The emissions test is for only 1996 and newer OBDII vehicles, but the state’s safety inspections must also be processed through this system. While practicing on one of the system’s computers, I got the feeling they’re not suitable for the job. Fifteen steps are needed to enter the safety inspection data. Each step requires a pass/fail notation and an explanation of any repairs.

Depending on the technician’s keyboard skills and honesty, data entry can take anywhere from 90 seconds to 15 minutes or more. A single keystroke will accept and pass all inspection items, which is where the state’s 90-second estimate comes from. In addition to this, the hardware as supplied can only be used in one service bay because of cord lengths. This has created a bottleneck in many larger shops, further slowing down the process.

Since safety inspections must be processed through the computer, even shops that only work on motorcycles or heavy trucks with no OBD capability are required to use this system; this includes all state and local municipal garages as well. Unlike other states, there is no limit to how much a customer must spend for repair. Vehicles that fail and are not repaired and retested within 60 days will have their license plates confiscated by the state.
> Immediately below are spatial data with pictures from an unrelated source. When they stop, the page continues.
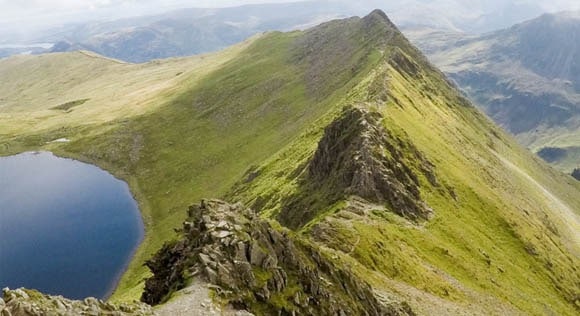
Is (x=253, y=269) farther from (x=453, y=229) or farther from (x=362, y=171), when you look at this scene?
(x=453, y=229)

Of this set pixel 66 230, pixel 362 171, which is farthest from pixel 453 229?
pixel 66 230

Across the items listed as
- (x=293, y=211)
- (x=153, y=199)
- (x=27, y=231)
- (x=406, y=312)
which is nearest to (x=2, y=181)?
(x=27, y=231)

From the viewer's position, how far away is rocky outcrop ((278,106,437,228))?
83.8 m

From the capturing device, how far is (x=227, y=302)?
3697cm

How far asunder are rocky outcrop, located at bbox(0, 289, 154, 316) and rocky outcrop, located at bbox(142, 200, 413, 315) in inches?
256

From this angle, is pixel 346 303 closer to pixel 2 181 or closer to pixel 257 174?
pixel 257 174

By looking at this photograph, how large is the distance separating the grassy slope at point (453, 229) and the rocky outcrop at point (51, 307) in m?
33.9

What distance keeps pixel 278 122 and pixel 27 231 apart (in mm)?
89941

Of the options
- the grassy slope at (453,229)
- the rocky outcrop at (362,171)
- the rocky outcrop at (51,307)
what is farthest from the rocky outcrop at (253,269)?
the rocky outcrop at (362,171)

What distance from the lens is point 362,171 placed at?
3302 inches

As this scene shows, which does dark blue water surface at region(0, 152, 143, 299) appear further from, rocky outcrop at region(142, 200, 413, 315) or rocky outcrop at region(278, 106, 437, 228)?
rocky outcrop at region(142, 200, 413, 315)

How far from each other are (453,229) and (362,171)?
1919cm

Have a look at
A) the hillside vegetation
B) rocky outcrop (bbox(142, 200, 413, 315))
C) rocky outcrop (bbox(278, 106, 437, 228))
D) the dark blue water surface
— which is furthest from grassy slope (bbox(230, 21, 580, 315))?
the dark blue water surface

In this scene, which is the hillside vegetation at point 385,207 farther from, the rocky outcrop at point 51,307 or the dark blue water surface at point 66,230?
the rocky outcrop at point 51,307
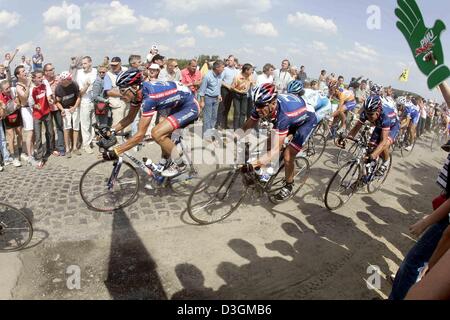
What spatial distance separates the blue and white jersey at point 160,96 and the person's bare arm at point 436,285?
4.66 meters

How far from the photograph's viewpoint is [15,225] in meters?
4.61

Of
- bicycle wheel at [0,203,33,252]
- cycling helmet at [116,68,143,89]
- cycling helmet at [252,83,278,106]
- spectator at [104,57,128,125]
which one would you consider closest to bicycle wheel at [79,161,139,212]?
bicycle wheel at [0,203,33,252]

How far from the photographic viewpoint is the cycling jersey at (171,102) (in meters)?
5.26

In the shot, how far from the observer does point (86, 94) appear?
802 cm

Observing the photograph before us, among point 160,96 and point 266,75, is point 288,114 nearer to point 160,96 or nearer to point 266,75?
point 160,96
Garages don’t make money doing safety inspections alone. The average fee was around $20, and a proper inspection took about 45 minutes before this system went into effect. Even at that rate, an inspection with no repairs costs a shop more than two-thirds of their hourly labor rate. This barely covers shop costs, let alone the system’s lease fees and high-speed Internet access. The $50 per month lease fee includes 15 inspections. Additional inspections cost $3.40 each. Most shops have doubled their inspection fees just to cover costs, and some have threatened to go higher.
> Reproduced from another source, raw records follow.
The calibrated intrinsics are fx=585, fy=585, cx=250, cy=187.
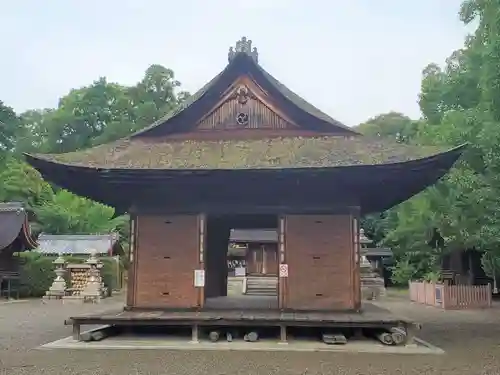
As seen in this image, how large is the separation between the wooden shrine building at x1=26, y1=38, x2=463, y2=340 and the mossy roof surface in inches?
1.0

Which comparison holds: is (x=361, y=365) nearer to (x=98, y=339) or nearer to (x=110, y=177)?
(x=98, y=339)

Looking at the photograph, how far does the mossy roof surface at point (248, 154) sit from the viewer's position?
1261 cm

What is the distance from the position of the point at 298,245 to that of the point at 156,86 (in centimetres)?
6486

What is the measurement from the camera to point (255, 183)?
43.2ft

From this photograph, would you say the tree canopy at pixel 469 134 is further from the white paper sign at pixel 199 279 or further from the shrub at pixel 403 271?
the shrub at pixel 403 271

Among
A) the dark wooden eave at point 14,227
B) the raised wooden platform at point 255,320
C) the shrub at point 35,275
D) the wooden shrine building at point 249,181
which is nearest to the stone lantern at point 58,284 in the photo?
the shrub at point 35,275

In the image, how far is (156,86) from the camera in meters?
75.2

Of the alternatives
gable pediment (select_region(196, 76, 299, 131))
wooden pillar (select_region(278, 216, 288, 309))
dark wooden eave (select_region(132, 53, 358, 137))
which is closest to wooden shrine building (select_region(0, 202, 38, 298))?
dark wooden eave (select_region(132, 53, 358, 137))

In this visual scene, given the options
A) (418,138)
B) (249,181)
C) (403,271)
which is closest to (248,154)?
(249,181)

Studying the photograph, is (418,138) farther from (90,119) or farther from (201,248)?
(90,119)

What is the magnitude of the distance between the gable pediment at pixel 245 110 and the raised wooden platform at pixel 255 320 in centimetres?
461

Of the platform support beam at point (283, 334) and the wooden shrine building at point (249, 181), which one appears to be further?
the wooden shrine building at point (249, 181)

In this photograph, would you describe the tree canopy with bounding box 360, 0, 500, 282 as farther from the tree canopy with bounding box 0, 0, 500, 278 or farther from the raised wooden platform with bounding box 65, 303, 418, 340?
the raised wooden platform with bounding box 65, 303, 418, 340

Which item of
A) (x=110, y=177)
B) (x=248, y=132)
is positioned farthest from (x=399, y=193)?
(x=110, y=177)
I can’t blame them. This system was a bureaucratic end-run around the state legislature by the Department of Motor Vehicles. They tried to implement a data collection system before and were denied state funding, so they did it under the guise of complying with the federal Clean Air Act. They might have gotten away with it too if not for the public outcry over the price increases. The state is now considering whether to delay full implementation until the details can be ironed out, or scrapping it entirely and risk losing $8 million in contract fees and possibly federal highway funds too.
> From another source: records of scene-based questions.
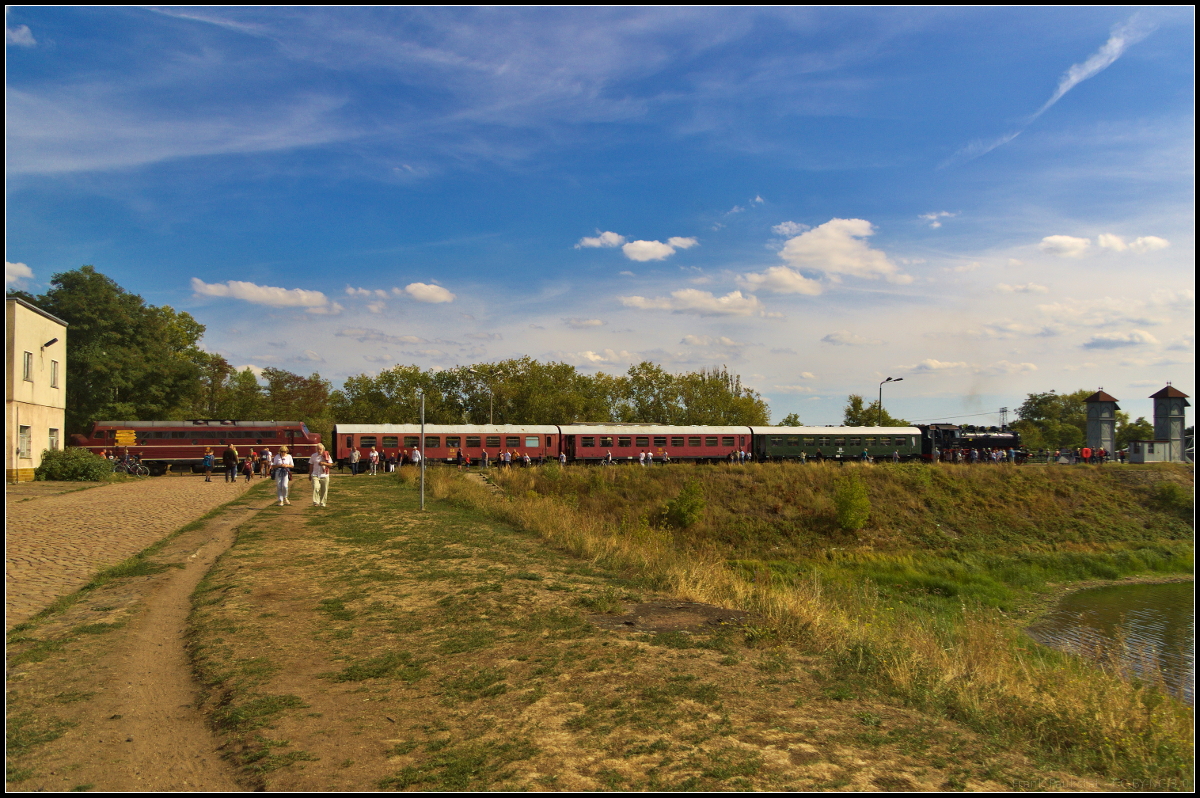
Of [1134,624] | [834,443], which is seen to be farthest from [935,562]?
[834,443]

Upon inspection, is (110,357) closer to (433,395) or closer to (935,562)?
(433,395)

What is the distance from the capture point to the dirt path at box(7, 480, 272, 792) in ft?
12.9

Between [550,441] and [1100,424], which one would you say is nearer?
[550,441]

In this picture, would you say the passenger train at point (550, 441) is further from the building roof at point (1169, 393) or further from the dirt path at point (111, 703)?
the dirt path at point (111, 703)

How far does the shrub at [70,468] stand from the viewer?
1077 inches

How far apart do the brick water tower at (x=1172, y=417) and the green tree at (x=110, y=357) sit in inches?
2729

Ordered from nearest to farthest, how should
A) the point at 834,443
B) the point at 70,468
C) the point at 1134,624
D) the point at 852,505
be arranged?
the point at 1134,624, the point at 70,468, the point at 852,505, the point at 834,443

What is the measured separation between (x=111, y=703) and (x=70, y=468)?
2867cm

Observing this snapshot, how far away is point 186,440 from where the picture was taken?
38.8m

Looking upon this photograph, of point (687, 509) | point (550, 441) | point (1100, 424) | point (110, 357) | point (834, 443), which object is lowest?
→ point (687, 509)

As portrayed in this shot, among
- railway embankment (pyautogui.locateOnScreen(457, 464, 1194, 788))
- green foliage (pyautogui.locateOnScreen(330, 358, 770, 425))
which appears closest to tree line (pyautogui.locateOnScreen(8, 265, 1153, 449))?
green foliage (pyautogui.locateOnScreen(330, 358, 770, 425))

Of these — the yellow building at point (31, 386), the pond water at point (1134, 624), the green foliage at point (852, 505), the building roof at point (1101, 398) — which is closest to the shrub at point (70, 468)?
the yellow building at point (31, 386)

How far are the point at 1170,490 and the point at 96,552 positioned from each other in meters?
48.8

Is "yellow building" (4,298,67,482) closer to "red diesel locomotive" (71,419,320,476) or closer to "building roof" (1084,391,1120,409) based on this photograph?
"red diesel locomotive" (71,419,320,476)
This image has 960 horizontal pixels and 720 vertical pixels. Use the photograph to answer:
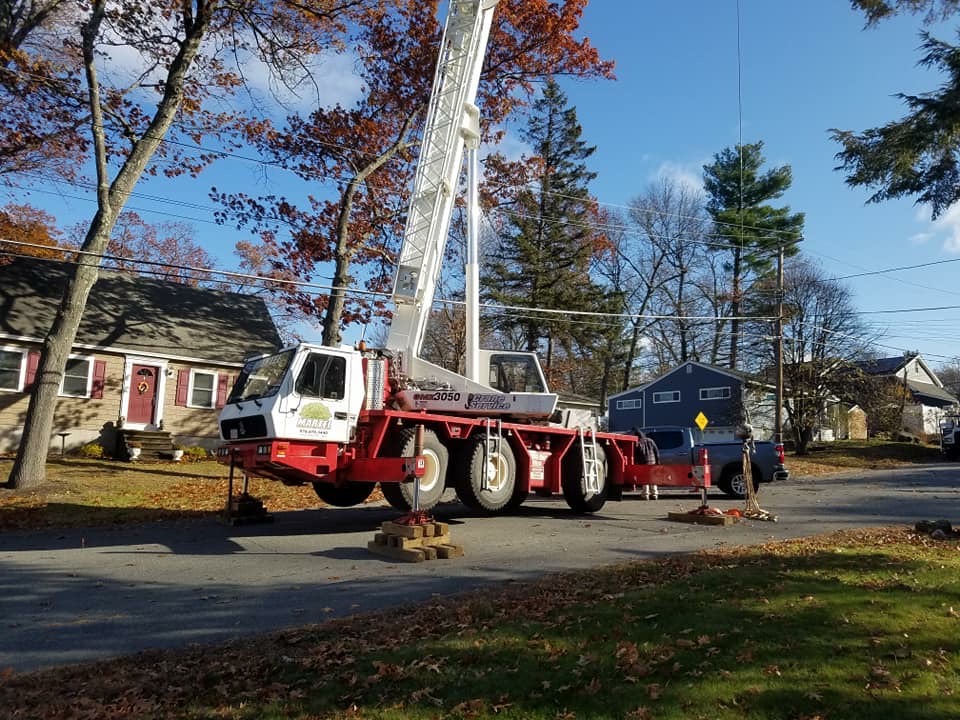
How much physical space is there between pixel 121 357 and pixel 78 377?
135cm

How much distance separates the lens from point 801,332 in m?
42.2

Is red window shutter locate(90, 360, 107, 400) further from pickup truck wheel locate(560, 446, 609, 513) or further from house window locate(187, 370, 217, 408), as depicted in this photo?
pickup truck wheel locate(560, 446, 609, 513)

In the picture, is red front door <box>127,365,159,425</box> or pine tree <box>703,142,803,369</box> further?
pine tree <box>703,142,803,369</box>

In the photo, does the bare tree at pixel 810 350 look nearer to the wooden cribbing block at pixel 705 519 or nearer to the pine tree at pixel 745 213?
the pine tree at pixel 745 213

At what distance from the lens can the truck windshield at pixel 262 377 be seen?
11227 millimetres

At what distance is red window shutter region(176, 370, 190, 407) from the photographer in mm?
24359

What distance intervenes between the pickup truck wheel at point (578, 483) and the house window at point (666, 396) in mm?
31641

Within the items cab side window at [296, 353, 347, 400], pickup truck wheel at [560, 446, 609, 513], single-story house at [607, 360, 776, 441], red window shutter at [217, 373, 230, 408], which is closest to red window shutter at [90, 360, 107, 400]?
red window shutter at [217, 373, 230, 408]

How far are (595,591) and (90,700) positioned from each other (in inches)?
169

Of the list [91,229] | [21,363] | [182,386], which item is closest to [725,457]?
[91,229]

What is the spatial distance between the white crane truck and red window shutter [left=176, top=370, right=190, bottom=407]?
12645mm

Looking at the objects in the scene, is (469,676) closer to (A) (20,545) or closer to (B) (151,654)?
(B) (151,654)

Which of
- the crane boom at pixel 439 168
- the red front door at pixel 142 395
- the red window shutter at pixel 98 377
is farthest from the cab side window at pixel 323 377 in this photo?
the red window shutter at pixel 98 377

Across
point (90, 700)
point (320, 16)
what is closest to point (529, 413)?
point (90, 700)
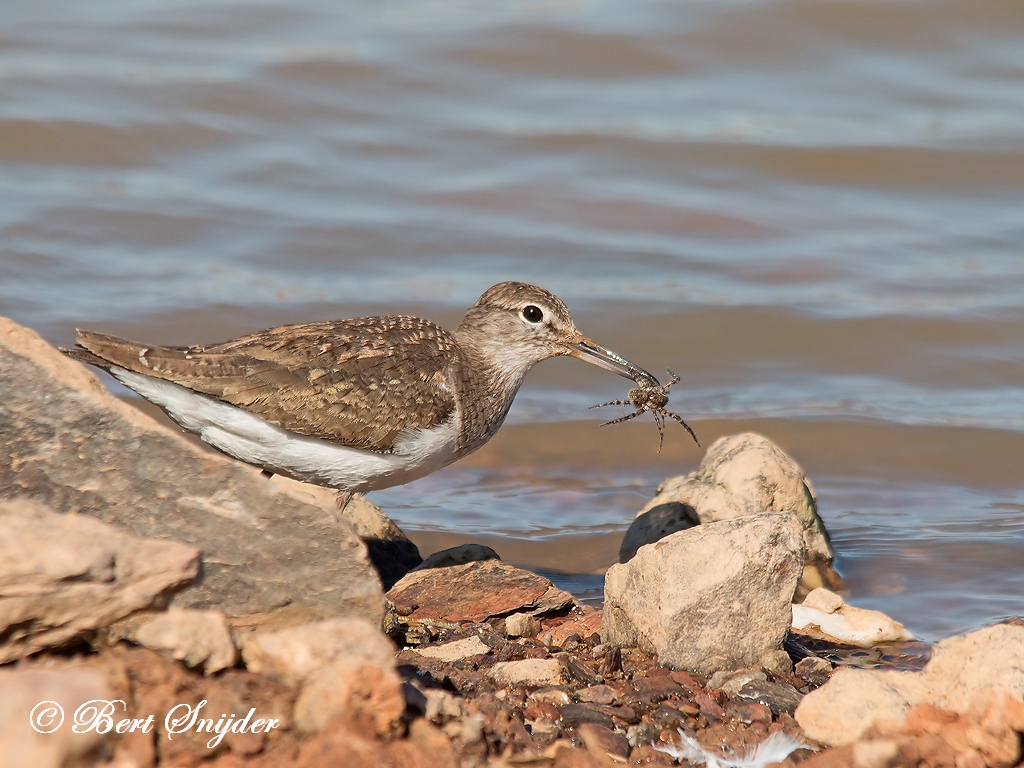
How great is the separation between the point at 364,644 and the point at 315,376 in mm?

As a consumer and taxpayer, my interest is in what this will cost me in the end. As a parts salesman, I can only believe that OBD testing will be good for business, and as a citizen concerned about clean air, I think testing is necessary. As a member of the automotive parts and service industry, however, I’m much more concerned about how we are perceived by the public in all of this. We have worked hard to project and maintain an image of professionalism. When the director of the DMV stands up in an open state Senate hearing and pounds on her desk while accusing shop owners of gouging the public by charging for their actual time and costs, it’s a personal insult to all of us.